Apenas com a roupa do corpo e sem falar nenhuma palavra em português, René foi apresentado à prisão, seu novo “lar” pelos próximos anos. Por não compreender o que lhe era ordenado, como as regras de convivência no espaço, ele sofreu sem saber ao certo que acontecia ao seu redor. O martírio só teve fim quase seis meses depois, quando os próprios detentos decidiram improvisar uma “escola” de idioma para o colega de cela.

“Foram meses de estudo até conseguir contar para as pessoas o que estava fazendo ali e entender como aquele mundo funcionava”, conta René, já mais familiarizado ao português, mas ainda com sotaque carregado que dificulta a compreensão. O fato de estar em uma ala só para estrangeiros facilitou a adaptação do tcheco, que nunca recebeu a visita de um tradutor, ao qual teria direito, para conseguir saber como seria seu futuro à luz da legislação brasileira.

As dificuldades não se restringem ao idioma. A comida é outro entrave para quem tem hábitos alimentares completamente distintos. Durante um estudo feito pelo procurador regional da República do Rio de Janeiro, Artur Gueiros, um judeu relatou que ficou dias sem comer.
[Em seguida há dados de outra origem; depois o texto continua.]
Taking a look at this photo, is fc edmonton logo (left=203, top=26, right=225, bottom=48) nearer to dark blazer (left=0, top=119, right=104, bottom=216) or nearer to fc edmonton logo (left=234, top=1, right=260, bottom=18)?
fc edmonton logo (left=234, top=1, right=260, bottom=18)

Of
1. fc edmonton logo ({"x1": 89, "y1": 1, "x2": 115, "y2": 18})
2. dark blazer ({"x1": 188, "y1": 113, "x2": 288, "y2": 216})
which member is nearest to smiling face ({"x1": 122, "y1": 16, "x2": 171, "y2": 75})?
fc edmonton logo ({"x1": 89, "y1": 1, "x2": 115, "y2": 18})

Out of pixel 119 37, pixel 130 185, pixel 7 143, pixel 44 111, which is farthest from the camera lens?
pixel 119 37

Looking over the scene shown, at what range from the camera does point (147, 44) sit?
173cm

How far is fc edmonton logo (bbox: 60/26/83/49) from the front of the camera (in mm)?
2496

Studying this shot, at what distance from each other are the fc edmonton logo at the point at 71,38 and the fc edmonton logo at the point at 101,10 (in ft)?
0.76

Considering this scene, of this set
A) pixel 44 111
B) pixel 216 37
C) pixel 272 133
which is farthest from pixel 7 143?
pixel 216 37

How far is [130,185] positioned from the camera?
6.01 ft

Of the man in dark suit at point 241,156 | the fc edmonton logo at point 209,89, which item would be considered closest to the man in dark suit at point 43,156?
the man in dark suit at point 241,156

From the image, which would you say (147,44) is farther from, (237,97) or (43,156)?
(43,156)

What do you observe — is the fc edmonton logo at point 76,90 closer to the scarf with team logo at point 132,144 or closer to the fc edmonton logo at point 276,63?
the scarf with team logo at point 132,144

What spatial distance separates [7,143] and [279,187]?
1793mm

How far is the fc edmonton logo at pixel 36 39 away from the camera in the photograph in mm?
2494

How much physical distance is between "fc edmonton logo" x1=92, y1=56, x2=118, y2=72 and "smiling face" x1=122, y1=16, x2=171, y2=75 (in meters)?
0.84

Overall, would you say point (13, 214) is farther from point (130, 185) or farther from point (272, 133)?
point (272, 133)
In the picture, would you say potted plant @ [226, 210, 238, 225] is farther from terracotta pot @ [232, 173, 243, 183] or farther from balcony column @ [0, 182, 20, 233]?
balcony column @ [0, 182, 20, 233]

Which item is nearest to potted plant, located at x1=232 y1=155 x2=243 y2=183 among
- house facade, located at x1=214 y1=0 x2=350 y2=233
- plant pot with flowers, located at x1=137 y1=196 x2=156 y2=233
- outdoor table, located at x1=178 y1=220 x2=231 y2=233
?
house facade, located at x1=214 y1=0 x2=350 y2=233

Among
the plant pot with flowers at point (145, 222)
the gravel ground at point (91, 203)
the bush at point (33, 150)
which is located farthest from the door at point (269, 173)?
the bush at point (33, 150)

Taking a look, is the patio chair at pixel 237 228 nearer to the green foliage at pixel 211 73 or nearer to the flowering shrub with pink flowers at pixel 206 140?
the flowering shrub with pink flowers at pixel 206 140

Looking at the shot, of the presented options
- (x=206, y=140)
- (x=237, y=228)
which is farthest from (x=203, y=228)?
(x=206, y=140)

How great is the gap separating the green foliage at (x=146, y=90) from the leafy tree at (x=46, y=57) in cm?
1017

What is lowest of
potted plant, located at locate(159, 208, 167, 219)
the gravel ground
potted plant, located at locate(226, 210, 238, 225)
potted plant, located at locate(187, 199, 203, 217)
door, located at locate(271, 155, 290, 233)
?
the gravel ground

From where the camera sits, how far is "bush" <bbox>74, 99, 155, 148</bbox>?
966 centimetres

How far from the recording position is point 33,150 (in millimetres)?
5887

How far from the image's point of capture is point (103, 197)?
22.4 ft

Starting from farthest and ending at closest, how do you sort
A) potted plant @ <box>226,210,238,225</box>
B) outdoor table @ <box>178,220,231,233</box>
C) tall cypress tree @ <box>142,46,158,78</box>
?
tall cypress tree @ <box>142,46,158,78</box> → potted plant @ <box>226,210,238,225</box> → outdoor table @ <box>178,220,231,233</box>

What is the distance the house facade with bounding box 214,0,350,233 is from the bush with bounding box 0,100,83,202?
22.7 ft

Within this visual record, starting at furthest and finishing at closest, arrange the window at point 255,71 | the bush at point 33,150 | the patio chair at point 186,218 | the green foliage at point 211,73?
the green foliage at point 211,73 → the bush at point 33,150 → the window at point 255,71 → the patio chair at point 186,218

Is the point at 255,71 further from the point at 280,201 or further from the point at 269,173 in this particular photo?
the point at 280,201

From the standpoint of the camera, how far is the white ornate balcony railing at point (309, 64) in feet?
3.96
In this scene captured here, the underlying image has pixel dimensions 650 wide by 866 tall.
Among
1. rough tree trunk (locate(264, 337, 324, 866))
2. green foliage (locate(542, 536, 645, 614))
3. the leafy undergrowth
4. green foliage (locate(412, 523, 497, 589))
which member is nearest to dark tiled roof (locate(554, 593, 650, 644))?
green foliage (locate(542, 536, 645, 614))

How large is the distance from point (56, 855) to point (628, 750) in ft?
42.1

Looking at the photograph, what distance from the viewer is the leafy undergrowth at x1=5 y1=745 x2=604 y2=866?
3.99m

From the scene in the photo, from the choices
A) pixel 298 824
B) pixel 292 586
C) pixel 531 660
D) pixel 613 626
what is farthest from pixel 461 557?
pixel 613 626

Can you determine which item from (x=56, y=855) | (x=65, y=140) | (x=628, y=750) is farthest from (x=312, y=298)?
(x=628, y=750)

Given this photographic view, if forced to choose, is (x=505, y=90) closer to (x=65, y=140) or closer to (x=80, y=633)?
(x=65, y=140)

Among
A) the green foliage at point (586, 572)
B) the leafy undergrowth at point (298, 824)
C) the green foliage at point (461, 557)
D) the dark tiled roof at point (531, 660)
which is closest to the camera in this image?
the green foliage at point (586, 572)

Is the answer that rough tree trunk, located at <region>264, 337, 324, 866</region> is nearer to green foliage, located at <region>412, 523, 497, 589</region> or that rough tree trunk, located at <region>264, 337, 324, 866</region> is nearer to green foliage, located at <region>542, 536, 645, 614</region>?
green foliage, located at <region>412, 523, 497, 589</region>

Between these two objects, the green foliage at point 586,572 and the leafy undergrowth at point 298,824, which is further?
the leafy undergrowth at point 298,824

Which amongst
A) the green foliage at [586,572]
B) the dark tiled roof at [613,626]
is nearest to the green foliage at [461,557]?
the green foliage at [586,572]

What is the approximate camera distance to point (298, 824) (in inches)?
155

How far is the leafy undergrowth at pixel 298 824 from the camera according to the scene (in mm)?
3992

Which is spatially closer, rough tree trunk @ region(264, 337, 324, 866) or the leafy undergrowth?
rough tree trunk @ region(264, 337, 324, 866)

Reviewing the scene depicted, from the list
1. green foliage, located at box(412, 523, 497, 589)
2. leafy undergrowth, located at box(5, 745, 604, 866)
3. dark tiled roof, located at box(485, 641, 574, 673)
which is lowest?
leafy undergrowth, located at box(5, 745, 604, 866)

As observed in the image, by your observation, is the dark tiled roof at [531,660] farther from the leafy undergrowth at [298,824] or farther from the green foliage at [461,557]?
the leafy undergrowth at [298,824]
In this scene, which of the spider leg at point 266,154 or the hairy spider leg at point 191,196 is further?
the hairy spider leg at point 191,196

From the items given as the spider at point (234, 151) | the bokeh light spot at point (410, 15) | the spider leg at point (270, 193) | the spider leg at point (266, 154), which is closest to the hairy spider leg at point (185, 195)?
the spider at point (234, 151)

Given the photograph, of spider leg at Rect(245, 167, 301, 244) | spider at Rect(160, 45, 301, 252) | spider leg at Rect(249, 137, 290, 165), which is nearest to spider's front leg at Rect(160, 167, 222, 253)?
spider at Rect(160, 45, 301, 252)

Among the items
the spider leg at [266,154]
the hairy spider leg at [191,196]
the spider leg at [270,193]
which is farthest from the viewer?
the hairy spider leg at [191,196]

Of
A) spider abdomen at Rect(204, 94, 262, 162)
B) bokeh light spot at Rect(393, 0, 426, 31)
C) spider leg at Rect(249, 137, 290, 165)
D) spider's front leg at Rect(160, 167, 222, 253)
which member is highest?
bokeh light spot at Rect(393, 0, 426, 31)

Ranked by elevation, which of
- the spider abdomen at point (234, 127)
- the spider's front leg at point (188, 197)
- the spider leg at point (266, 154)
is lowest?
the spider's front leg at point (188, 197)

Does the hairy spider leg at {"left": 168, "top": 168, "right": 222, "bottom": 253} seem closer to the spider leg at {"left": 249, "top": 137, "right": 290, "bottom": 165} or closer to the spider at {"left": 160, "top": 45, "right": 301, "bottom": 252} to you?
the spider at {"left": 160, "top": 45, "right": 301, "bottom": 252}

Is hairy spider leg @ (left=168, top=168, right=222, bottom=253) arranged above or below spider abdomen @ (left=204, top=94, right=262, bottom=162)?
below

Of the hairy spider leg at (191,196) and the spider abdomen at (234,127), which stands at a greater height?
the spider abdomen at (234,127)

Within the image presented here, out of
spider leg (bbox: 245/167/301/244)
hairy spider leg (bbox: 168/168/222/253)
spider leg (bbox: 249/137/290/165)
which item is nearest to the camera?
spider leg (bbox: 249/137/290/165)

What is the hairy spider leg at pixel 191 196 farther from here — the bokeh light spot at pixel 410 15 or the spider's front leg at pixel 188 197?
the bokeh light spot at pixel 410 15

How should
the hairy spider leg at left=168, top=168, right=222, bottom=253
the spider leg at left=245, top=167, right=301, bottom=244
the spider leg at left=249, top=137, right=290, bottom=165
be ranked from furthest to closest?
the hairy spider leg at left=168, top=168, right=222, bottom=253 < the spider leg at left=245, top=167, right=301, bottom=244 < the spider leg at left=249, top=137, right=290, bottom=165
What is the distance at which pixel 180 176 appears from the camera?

Mas não é preciso sair do Estado para perceber as dificuldades vividas pelos estrangeiros atrás das grades. Lucrécia*, moçambicana de 36 anos presa no Complexo Penitenciário Estêvão Pinto, em Belo Horizonte, também sofre com a diferença na alimentação. A refeição oferecida na unidade é baseada nos costumes brasileiros, aos quais ela ainda não se sente completamente adaptada.

“Sinto falta de outro tipo de comida, poderia até pedir para alguém trazer, mas não tenho quem faça isso. O que os parentes das outras detentas trazem não pode ser levado para a cela, tem que ser consumido durante a visita”, explica a moçambicana, que cumpre pena há dois anos e dois meses.

Saudade

Apesar dos percalços, essas dificuldades vão se amenizando com o tempo, ao contrário de um outro problema que só se agrava com o passar dos meses: a distância da família. Assunto que sempre leva o tcheco René às lágrimas pela falta de contato com a mulher e os dois filhos há cerca de quatro anos. Apenas ao pensar na possibilidade do reencontro, ele já começa a falar tcheco novamente e só depois percebe o erro e corrige, já com a voz embargada. “A primeira coisa que farei quando vê-los é pedir desculpa por não estar lá todo esse tempo”.